For focal or segmental dystonias or for generalized dystonia that affects mainly one body part, the treatment of choice is purified botulinum toxin type A or B injected into the affected muscles, done with or without electromyographic guidance and by an experienced practitioner. Botulinum toxin weakens excessive muscular contractions through chemodenervation, but it does not alter the abnormal brain circuitry that causes dystonia. Toxin injection is most effective for blepharospasm and torticollis but can be very effective for most other forms of focal dystonia. Dosage varies greatly. Treatments must be repeated every 3 to 4 mo because the toxin's duration of activity is limited. However, in a few cases, when the toxin is repeatedly injected, this treatment becomes less effective because neutralizing antibodies against the toxin protein develop; not all antibodies that develop neutralize the toxin.

Key Points

  • Dystonias cause abnormal postures and/or twisting, jerky movements.

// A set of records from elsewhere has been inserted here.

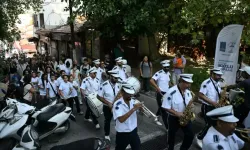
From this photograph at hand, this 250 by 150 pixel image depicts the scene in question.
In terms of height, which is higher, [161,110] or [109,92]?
[109,92]

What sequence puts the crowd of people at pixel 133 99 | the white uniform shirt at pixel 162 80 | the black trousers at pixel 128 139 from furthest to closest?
1. the white uniform shirt at pixel 162 80
2. the black trousers at pixel 128 139
3. the crowd of people at pixel 133 99

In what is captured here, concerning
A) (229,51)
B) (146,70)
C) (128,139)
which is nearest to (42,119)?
(128,139)

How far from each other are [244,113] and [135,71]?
9963mm

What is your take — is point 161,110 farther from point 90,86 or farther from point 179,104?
point 90,86

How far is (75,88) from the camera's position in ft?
28.0

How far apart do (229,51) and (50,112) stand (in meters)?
5.85

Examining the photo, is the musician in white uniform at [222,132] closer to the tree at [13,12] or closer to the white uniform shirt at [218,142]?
the white uniform shirt at [218,142]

  • Focal dystonias are common and usually begin during adulthood.

  • Generalized dystonia is usually secondary to a disorder or drug and rarely a primary disorder.

  • Diagnosis is clinical.

  • Treat generalized dystonias with anticholinergic drugs and/or muscle relaxants; treat focal or segmental dystonias and generalized dystonias that affect mainly one body part with botulinum toxin injections.